EXERCISE DIRECTIONS:
Reproduce all of the data, making sure that no line differs from the original.

Saved data entries:
[Start of Attachment]
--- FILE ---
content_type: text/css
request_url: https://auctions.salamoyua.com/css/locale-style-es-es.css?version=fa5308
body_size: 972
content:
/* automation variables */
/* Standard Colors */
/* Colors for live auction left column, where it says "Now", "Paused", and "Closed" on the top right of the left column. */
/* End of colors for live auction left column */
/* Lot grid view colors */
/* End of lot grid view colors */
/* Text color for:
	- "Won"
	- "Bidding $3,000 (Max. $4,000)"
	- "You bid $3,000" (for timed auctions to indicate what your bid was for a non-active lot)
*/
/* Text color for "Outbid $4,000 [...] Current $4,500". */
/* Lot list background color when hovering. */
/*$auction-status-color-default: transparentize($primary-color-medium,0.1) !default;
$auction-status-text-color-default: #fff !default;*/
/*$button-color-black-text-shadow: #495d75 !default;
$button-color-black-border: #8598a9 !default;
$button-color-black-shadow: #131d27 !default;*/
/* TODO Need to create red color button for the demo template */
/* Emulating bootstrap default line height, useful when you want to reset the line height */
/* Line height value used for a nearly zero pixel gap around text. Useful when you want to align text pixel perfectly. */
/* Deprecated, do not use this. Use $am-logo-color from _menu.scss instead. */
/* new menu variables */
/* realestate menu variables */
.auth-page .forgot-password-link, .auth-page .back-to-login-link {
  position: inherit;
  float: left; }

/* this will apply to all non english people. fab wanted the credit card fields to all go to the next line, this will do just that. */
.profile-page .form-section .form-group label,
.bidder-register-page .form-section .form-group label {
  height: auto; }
[End of Attachment]
RESULT OF THIS TASK:
--- FILE ---
content_type: text/css
request_url: https://auctions.salamoyua.com/css/locale-style-es-es.css?version=fa5308
body_size: 972
content:
/* automation variables */
/* Standard Colors */
/* Colors for live auction left column, where it says "Now", "Paused", and "Closed" on the top right of the left column. */
/* End of colors for live auction left column */
/* Lot grid view colors */
/* End of lot grid view colors */
/* Text color for:
	- "Won"
	- "Bidding $3,000 (Max. $4,000)"
	- "You bid $3,000" (for timed auctions to indicate what your bid was for a non-active lot)
*/
/* Text color for "Outbid $4,000 [...] Current $4,500". */
/* Lot list background color when hovering. */
/*$auction-status-color-default: transparentize($primary-color-medium,0.1) !default;
$auction-status-text-color-default: #fff !default;*/
/*$button-color-black-text-shadow: #495d75 !default;
$button-color-black-border: #8598a9 !default;
$button-color-black-shadow: #131d27 !default;*/
/* TODO Need to create red color button for the demo template */
/* Emulating bootstrap default line height, useful when you want to reset the line height */
/* Line height value used for a nearly zero pixel gap around text. Useful when you want to align text pixel perfectly. */
/* Deprecated, do not use this. Use $am-logo-color from _menu.scss instead. */
/* new menu variables */
/* realestate menu variables */
.auth-page .forgot-password-link, .auth-page .back-to-login-link {
  position: inherit;
  float: left; }

/* this will apply to all non english people. fab wanted the credit card fields to all go to the next line, this will do just that. */
.profile-page .form-section .form-group label,
.bidder-register-page .form-section .form-group label {
  height: auto; }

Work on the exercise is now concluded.